Data provided:
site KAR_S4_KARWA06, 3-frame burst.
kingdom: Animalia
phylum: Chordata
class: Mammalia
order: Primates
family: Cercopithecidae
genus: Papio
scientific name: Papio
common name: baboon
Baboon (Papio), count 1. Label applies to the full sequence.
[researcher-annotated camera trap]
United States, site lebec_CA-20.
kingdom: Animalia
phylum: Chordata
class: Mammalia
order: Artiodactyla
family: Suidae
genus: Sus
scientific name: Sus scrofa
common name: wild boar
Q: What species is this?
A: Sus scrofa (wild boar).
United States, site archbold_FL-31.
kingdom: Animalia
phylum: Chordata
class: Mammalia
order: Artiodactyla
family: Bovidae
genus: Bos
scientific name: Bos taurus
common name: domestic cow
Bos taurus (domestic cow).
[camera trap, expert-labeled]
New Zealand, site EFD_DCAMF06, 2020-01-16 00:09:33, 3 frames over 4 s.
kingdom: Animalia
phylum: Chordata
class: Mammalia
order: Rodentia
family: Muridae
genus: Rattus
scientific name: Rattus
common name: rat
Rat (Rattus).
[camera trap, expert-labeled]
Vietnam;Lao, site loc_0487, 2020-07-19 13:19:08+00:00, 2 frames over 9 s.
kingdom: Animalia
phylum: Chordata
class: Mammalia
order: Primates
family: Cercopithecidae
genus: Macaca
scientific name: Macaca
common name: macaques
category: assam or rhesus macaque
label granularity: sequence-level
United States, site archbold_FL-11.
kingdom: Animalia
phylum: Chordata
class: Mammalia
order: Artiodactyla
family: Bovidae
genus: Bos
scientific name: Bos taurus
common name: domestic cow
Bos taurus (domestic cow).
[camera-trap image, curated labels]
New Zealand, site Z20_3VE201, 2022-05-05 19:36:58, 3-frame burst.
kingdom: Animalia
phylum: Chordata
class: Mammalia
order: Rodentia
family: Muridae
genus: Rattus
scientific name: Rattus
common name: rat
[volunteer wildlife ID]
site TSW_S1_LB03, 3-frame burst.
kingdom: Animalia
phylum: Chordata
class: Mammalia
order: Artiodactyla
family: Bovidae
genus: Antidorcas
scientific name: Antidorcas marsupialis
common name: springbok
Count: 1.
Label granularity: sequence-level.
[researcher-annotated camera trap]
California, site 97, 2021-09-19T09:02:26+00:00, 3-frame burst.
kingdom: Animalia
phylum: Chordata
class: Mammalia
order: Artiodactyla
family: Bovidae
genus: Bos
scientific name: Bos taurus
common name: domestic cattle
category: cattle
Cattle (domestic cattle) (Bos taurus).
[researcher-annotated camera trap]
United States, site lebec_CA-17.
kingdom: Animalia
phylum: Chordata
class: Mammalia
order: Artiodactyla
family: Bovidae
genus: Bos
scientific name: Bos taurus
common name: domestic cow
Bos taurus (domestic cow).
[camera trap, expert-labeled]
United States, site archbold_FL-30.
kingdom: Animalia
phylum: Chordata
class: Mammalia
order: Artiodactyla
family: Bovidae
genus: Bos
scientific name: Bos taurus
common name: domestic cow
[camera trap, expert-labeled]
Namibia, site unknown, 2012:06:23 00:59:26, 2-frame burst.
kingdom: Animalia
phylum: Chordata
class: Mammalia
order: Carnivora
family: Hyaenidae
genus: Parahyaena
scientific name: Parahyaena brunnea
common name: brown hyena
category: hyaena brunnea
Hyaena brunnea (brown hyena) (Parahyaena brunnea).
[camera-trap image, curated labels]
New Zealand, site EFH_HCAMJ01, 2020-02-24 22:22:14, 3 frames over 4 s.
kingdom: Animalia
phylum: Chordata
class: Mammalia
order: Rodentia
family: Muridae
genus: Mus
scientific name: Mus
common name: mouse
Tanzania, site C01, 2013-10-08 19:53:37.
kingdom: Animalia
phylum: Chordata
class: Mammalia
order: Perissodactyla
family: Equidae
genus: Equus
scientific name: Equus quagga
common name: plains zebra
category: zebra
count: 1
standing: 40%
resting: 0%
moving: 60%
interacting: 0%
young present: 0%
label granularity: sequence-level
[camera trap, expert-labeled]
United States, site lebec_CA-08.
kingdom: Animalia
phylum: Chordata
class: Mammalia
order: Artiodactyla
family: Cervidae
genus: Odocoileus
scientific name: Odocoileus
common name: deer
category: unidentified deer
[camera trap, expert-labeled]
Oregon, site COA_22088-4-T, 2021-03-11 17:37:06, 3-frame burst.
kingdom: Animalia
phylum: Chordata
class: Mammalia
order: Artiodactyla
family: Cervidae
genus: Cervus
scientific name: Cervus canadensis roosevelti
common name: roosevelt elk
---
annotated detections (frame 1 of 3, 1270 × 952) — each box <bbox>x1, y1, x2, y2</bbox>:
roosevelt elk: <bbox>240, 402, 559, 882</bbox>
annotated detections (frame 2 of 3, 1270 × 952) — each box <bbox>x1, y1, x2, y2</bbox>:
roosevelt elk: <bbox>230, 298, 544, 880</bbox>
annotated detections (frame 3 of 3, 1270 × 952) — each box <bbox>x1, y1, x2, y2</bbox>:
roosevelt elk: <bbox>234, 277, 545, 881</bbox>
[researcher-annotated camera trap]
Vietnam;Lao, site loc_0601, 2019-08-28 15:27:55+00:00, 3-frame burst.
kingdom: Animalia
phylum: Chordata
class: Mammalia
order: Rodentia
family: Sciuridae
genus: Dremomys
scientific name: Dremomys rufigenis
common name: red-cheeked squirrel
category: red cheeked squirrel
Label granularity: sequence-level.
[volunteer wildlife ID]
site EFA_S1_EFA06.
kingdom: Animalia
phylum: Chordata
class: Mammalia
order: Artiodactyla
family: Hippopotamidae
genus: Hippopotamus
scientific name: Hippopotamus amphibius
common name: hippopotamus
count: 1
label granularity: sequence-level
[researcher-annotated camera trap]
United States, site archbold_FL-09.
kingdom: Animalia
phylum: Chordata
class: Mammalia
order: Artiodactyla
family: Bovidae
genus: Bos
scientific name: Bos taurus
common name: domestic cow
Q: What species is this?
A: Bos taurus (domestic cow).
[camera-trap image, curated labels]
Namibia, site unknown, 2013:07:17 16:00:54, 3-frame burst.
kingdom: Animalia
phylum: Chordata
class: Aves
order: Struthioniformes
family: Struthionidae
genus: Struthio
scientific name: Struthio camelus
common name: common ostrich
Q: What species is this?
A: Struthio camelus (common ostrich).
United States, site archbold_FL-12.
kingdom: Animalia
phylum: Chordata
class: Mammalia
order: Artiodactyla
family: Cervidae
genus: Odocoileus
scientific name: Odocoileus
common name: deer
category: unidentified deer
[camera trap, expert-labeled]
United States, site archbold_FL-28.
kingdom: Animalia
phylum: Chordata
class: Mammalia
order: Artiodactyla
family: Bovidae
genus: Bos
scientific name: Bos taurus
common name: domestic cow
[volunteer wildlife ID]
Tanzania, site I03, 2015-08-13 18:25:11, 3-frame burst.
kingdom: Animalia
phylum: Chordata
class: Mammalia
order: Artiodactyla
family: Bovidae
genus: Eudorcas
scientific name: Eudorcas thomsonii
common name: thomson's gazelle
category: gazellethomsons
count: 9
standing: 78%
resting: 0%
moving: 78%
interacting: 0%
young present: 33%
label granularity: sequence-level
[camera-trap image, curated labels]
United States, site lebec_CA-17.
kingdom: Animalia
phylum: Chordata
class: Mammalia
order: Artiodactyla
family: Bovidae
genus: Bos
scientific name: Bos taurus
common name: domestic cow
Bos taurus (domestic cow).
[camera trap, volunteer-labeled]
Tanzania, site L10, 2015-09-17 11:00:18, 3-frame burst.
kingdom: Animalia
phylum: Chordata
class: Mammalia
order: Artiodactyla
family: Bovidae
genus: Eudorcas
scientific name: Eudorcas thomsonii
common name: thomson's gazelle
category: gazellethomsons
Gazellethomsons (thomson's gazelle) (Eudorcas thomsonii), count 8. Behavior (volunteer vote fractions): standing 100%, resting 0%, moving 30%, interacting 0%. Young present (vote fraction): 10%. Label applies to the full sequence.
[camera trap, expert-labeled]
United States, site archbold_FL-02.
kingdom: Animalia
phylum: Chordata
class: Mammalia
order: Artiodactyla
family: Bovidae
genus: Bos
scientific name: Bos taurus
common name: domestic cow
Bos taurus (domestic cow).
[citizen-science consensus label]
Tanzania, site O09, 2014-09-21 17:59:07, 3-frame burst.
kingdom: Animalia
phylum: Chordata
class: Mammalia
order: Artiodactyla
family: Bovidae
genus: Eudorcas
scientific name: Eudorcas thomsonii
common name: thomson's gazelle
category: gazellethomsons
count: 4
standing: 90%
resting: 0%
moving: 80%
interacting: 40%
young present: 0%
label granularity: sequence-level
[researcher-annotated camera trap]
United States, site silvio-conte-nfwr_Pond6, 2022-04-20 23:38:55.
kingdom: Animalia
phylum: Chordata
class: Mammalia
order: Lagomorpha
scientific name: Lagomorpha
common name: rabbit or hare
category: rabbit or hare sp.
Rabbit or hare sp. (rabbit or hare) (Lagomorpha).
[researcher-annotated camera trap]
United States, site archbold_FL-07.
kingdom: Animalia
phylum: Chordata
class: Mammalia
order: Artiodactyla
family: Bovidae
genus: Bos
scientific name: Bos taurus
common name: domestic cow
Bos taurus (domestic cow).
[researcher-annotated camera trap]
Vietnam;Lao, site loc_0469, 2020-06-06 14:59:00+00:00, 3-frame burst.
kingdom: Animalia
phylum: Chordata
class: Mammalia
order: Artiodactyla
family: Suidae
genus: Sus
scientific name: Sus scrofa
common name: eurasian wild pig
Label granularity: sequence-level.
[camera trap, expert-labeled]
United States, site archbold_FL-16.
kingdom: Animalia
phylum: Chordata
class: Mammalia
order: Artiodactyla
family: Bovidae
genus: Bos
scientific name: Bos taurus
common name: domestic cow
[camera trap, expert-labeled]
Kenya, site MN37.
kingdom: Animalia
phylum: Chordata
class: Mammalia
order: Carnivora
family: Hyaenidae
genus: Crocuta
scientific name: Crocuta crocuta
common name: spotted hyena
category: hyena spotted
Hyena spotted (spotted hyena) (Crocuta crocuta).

Exercise goal:
Your answer should consist only of the number of lines in the entries above that include "Zealand".

Your solution:
3